The Old Testament.
The Bible is customarily divided into two books: The Old Testament and the New Testament. We should note, however, that the word testament is not totally appropriate to designate the character of these two books, but rather the designations New Covenant and Old Covenant. (Some Bibles, such as the Slavonic and Russian, use the designations Old Law and New Law to refer to these two parts.) In any case, the Old Testament may be described as the literary expression of the religious life of ancient Israel.
This literary expression of Israel's religious life extended over a thousand years from the first to the last books of the Old Testament and reflects many facets of the life of Israel, taking many forms: prose and poetry, myth and legend, folk tale and history, sacred hymns and a superb love song, religious and secular laws, proverbs of the wise and oracles of the prophets, epic poems, laments, parables and allegories. Yet, despite these varied forms, a common theme emerges this book is a history of God acting in history, that is, Salvation History, It is a history of a people chosen by God out of whom would come the Messiah, Jesus of Nazareth, the Son of Mary and the Son of God, the Word, the Second Person of the Trinity.
In Jewish tradition, the Scriptures were divided into three parts: The Law (the first five books), the Prophets (Former Prophets: Joshua, Judges, 1st and 2nd Samuel and 1st and 2nd Kings; Latter Prophets: Isaiah, Jeremiah, Ezekiel and the Twelve Minor Prophets), and the Writings (the remainder of the Old Testament books). Later, just before the New Testament era, the Hebrew Scriptures were translated into Greek at Alexandria, Egypt (the so-called Septuagint LXX). This translation included books and portions of books not found in the Hebrew Scriptures (the so-called Apocrypha or Deutero-canonical books). It is this later Greek (LXX) Scripture that is considered the official text for the Orthodox Churches. In any case, the original language of the Old Testament was Ancient Hebrew, although parts were written in Aramaic (a more recent Semitic language).
The New Testament.
More than 500 years before the birth of Christ, the Prophet Jeremiah predicted that the covenant relation of God with His people, instituted on Mt. Sinai, would give place in the future to a more inward and personal one (Jer. 31:31-34). With this in mind, St. Paul regarded the Christian Dispensation as being based on a new covenant, which he contrasted with the old covenant of the books of Moses (2 Cor. 3:6-15). By His sacrificial death, Christ became the mediator of a new covenant (Heb. 9:15-20).

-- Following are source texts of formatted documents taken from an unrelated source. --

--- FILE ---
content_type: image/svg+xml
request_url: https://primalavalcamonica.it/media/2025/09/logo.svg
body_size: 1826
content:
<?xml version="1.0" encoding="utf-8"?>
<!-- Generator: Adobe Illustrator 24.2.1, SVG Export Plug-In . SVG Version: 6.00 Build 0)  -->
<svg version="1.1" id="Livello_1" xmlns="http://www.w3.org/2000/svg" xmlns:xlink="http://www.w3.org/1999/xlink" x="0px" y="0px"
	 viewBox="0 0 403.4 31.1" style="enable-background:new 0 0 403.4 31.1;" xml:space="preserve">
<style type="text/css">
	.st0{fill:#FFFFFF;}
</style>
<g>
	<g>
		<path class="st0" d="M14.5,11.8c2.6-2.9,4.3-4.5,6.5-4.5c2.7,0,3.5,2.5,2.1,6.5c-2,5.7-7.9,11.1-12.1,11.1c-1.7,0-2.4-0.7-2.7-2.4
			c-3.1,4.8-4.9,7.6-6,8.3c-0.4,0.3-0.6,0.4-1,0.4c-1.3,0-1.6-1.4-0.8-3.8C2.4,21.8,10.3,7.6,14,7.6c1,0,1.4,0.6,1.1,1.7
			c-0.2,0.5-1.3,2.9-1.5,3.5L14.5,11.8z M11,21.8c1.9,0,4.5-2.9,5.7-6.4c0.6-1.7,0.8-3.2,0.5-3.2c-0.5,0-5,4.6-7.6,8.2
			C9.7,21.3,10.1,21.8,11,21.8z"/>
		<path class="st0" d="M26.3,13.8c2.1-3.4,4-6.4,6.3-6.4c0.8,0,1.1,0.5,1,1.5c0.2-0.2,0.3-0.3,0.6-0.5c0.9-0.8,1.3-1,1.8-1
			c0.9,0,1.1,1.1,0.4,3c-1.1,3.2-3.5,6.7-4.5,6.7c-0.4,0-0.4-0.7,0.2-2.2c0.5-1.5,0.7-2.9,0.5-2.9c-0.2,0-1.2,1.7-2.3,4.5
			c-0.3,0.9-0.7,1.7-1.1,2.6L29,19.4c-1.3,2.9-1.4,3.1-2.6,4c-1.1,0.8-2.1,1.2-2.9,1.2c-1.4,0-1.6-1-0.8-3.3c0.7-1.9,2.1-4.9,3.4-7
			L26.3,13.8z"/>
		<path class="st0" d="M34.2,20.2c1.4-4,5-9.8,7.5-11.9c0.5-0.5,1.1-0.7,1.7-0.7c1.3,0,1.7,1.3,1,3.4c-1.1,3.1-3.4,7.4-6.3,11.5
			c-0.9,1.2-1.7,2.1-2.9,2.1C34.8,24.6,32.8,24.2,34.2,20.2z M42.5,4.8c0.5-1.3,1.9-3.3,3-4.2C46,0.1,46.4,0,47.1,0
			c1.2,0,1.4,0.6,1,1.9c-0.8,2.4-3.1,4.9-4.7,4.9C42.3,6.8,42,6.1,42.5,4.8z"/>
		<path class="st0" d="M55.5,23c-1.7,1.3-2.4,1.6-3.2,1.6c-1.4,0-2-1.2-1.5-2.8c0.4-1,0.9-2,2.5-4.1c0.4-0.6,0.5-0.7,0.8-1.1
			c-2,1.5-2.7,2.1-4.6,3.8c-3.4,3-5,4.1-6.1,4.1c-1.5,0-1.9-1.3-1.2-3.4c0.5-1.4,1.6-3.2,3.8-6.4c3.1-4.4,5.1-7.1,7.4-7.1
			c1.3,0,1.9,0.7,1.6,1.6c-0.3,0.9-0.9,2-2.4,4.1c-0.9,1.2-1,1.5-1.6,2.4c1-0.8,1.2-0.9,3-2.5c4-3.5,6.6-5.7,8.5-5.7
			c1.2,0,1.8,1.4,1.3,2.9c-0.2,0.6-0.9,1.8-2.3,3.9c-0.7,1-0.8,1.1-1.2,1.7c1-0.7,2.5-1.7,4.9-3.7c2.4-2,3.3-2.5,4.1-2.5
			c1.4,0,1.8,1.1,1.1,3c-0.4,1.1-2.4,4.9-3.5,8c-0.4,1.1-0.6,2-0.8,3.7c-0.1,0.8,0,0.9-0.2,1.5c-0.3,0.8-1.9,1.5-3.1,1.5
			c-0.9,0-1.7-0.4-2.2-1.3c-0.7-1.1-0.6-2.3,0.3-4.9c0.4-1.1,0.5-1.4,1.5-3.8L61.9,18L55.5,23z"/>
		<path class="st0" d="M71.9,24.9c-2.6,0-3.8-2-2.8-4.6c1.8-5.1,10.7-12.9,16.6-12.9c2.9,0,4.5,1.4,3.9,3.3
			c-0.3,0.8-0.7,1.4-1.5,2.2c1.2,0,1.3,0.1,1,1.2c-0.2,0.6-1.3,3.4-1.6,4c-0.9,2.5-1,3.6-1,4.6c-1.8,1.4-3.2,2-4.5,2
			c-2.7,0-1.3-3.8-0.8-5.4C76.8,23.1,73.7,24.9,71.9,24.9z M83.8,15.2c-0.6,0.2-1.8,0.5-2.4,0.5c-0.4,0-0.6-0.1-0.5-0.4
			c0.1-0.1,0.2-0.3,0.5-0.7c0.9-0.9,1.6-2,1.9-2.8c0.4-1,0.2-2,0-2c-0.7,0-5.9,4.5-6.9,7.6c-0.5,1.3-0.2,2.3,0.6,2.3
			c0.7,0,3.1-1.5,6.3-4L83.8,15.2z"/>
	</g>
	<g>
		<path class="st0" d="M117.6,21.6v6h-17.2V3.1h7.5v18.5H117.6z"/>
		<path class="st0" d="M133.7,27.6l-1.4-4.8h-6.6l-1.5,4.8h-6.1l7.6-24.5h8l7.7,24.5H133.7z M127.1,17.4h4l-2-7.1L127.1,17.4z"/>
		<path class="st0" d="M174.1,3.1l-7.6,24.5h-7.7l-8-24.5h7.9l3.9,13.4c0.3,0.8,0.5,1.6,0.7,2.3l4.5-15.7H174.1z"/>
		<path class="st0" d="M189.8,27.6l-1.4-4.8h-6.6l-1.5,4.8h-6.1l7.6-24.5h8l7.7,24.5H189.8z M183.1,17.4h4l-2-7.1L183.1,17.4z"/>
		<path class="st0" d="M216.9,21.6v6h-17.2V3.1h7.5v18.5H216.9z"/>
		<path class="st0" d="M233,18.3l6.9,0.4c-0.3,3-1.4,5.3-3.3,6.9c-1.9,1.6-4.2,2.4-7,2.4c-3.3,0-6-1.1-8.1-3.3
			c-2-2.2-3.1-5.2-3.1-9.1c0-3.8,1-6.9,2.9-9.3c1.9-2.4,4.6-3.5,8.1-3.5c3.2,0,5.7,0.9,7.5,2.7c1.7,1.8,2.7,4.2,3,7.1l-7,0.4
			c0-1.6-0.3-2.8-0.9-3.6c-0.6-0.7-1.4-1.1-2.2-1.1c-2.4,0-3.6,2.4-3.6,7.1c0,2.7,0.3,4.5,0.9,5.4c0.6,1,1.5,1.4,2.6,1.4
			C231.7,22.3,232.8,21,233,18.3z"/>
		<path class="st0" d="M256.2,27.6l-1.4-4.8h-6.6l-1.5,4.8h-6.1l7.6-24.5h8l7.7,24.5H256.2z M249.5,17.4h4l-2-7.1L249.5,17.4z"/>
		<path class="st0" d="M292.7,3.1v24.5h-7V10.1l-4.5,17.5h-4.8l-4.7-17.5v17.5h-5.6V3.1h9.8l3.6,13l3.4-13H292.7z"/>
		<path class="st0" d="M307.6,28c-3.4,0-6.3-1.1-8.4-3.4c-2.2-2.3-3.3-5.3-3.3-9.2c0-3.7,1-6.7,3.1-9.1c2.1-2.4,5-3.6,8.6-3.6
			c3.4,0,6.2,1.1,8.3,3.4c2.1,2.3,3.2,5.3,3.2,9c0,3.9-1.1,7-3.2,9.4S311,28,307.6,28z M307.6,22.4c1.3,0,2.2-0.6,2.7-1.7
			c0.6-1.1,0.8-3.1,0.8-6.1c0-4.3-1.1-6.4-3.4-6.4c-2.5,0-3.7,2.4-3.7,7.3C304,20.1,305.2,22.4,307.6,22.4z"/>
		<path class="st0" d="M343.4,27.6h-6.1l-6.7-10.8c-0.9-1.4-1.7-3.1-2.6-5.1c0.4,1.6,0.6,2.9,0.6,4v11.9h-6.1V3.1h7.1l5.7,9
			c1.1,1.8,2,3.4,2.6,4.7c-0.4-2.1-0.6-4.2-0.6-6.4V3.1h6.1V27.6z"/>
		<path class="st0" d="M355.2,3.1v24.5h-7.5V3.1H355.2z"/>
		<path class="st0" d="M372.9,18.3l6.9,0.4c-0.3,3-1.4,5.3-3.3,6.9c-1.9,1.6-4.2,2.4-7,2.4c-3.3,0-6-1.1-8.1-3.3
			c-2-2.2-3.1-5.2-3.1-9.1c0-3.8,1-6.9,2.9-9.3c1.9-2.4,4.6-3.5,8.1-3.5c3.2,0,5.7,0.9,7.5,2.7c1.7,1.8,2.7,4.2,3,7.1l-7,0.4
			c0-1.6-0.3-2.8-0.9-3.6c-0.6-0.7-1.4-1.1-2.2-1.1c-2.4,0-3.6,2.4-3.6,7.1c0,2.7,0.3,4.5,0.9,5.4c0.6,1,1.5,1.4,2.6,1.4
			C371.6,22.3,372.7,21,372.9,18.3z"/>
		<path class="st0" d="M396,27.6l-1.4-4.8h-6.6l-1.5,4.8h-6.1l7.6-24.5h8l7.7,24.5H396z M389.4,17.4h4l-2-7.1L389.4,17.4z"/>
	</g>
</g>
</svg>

The books of the New Testament, of which there are twenty-seven, fall into four categories: 1) Gospels from Evangelion or Good News, because they tell the Good News of Jesus Christ Sts. Matthew, Mark, Luke and John; 2) Church History The Acts of the Apostles; 3) Epistles (or Letters) of which there are twenty-one, written by Sts. Paul, James, Peter, John and Jude; and 4) an Apocalypse, that is, a Revelation or disclosure of God's will for the future, hence the title: The Revelation to St. John. All of these books were written in the koine or common Greek of the time, which was in common use throughout the Roman Empire at the beginning of the Christian era.